→ **Raw records**
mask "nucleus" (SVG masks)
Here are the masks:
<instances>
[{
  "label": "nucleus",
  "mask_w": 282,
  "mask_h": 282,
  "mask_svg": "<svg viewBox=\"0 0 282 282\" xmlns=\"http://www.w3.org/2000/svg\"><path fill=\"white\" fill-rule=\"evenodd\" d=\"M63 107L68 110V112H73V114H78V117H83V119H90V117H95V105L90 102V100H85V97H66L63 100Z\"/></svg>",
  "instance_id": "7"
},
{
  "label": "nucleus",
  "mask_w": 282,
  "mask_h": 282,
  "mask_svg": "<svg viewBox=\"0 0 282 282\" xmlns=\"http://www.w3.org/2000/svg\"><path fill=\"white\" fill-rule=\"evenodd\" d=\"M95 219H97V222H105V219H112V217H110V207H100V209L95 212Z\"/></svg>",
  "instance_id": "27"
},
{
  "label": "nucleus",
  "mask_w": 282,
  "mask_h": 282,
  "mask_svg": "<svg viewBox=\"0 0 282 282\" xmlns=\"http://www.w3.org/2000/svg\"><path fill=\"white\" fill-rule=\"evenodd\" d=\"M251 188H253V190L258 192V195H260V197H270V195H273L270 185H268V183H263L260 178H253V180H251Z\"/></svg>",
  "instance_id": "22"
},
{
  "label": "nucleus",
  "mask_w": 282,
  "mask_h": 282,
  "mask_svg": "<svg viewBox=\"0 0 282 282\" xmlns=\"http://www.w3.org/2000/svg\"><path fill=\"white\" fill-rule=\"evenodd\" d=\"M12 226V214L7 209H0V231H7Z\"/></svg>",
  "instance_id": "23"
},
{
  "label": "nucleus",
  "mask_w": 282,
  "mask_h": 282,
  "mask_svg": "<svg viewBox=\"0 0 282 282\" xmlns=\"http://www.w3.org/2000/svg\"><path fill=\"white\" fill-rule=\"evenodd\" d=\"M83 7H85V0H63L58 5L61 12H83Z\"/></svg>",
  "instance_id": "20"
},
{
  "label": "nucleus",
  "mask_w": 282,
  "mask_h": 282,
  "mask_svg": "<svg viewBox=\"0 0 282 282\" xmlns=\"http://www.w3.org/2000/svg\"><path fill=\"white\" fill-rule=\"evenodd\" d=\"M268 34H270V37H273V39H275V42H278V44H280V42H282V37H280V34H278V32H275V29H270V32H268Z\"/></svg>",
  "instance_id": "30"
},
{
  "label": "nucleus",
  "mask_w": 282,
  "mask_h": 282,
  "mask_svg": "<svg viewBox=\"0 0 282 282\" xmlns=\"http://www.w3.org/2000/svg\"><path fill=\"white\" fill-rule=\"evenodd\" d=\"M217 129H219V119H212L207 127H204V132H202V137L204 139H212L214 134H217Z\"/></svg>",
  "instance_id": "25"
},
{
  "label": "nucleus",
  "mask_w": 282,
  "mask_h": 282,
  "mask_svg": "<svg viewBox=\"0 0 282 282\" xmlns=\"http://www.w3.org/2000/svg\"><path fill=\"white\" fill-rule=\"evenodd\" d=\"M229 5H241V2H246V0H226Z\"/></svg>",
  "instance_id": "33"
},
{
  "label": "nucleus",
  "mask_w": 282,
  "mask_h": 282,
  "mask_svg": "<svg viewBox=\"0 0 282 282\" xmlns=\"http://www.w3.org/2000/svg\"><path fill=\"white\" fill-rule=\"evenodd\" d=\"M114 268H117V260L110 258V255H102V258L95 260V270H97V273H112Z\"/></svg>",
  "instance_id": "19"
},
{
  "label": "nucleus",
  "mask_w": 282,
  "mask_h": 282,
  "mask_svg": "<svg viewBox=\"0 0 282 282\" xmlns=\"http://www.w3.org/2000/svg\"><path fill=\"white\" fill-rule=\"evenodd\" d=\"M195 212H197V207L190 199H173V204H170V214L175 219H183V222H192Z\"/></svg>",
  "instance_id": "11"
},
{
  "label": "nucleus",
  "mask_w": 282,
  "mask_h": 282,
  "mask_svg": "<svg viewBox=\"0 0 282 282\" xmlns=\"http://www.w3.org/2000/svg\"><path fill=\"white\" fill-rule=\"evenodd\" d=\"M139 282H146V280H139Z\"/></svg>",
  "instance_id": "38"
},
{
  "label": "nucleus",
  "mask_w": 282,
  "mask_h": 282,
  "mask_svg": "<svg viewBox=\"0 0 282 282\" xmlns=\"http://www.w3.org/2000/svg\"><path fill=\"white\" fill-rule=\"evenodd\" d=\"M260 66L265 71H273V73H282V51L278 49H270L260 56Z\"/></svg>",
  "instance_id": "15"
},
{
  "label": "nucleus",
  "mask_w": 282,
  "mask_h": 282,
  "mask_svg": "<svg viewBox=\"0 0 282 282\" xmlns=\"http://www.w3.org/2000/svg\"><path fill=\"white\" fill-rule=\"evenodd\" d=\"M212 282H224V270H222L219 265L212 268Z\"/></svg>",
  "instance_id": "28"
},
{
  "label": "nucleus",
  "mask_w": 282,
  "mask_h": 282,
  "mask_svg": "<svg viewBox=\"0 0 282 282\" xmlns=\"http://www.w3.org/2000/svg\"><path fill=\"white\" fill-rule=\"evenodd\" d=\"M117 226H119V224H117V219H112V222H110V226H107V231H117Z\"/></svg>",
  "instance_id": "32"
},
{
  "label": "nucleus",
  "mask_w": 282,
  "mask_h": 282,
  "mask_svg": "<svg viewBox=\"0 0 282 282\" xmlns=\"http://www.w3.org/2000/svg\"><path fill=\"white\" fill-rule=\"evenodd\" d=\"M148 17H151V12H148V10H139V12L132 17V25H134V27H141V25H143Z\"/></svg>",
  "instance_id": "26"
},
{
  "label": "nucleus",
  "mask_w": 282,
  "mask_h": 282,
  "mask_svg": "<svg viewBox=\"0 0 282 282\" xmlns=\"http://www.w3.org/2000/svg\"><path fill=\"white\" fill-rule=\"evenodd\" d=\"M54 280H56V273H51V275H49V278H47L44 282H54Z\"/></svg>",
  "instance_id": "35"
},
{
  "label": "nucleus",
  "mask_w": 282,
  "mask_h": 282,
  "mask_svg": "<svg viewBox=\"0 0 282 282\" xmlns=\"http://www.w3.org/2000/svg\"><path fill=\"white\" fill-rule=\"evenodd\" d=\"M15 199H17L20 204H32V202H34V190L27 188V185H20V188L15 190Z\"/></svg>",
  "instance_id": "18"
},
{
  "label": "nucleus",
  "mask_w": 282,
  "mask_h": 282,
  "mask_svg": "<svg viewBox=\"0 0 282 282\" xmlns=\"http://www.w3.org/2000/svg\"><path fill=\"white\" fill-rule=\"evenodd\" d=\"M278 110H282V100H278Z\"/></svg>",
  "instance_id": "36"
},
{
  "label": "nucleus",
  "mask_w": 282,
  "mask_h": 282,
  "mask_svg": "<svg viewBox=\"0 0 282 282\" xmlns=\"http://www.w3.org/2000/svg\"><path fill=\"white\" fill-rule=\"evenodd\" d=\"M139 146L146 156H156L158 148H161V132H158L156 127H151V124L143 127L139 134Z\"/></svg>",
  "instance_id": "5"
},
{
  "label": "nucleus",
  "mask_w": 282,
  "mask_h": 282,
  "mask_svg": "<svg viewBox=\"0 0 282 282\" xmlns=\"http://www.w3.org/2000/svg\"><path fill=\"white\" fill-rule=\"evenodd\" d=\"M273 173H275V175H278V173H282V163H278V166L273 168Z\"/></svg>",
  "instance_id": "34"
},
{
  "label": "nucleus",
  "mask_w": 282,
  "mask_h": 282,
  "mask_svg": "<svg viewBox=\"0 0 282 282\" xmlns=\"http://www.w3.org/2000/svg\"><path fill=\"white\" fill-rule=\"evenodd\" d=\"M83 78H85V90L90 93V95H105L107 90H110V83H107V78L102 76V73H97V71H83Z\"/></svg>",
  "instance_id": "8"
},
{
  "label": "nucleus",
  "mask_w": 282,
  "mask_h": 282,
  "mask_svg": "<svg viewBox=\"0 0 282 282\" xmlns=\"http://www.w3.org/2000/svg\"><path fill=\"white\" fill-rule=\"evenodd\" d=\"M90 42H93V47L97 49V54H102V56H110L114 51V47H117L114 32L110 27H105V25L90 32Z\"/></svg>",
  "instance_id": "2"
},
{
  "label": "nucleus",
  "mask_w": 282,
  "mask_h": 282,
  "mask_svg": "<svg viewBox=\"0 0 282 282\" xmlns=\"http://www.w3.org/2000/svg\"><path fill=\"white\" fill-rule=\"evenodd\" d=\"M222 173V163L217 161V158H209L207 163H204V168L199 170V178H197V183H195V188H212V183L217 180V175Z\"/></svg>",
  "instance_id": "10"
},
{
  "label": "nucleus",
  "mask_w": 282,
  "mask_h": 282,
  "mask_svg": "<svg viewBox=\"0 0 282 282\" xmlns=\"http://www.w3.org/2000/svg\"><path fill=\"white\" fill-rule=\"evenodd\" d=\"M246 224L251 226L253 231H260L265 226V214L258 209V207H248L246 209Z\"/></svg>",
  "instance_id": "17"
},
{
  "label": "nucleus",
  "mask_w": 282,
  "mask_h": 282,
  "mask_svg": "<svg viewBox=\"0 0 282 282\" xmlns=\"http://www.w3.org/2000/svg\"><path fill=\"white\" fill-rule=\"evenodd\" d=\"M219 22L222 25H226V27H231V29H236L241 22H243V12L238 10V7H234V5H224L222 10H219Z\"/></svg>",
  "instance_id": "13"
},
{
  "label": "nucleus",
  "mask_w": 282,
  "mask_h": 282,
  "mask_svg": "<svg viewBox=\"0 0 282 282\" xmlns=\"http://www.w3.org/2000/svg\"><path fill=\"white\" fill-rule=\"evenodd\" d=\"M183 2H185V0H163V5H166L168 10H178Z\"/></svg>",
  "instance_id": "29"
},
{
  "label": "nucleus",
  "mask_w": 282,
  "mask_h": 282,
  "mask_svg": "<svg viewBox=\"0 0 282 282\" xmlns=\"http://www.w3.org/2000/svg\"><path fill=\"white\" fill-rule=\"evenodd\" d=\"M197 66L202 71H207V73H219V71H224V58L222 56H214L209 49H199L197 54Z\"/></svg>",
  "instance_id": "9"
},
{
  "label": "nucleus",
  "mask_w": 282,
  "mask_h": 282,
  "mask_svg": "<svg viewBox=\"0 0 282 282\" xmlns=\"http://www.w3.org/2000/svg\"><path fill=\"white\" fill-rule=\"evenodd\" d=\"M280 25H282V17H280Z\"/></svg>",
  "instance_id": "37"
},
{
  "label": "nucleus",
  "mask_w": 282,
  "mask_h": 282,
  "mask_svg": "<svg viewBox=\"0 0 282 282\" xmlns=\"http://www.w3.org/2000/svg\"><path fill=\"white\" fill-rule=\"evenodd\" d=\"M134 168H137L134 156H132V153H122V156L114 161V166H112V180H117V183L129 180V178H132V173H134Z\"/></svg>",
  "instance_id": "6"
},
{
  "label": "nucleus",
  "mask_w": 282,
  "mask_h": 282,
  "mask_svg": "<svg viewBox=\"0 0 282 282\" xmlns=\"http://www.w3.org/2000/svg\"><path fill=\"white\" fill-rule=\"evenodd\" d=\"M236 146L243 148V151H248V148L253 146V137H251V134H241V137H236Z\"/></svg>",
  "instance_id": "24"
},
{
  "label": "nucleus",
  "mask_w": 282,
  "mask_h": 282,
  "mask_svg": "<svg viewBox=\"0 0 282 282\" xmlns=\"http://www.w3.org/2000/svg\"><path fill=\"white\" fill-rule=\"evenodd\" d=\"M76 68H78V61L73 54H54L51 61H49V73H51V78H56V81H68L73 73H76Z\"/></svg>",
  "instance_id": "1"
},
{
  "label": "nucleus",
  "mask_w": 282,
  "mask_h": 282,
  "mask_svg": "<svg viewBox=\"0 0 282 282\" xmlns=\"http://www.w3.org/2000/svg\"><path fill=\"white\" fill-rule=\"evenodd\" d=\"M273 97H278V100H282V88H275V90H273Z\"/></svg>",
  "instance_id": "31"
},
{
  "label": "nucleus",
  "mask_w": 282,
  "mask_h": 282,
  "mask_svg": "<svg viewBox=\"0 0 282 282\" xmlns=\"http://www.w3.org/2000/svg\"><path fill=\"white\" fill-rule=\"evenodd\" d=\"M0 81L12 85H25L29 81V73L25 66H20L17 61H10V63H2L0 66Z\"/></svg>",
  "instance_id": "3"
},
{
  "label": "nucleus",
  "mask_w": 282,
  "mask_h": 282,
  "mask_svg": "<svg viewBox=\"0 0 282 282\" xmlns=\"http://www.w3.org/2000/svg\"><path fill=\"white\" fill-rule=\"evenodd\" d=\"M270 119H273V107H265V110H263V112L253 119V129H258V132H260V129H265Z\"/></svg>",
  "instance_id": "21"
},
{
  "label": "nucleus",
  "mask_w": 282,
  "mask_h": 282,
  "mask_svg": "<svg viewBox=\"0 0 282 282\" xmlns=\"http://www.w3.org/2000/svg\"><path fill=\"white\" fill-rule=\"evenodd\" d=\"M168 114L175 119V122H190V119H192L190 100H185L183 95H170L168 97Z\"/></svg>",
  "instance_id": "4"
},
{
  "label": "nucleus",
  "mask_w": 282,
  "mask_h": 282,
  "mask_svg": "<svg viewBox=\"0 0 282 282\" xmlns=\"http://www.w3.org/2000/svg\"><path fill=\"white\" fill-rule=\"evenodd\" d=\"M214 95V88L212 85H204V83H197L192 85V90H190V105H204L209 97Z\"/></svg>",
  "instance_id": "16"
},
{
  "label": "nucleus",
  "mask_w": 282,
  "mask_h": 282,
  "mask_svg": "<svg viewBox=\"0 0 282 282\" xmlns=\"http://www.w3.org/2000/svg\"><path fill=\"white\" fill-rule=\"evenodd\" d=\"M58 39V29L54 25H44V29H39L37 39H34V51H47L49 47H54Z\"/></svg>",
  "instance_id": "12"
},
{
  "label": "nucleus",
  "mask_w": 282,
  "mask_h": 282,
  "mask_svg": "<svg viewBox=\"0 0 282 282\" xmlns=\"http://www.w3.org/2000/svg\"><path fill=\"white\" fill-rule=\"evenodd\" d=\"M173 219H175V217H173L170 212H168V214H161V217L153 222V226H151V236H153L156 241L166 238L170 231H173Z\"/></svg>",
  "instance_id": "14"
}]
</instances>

→ **Exercise aim**
Find every line above that contains the word "masks" and copy each one in full. Case counts.

→ **Answer for this exercise**
mask "nucleus" (SVG masks)
Here are the masks:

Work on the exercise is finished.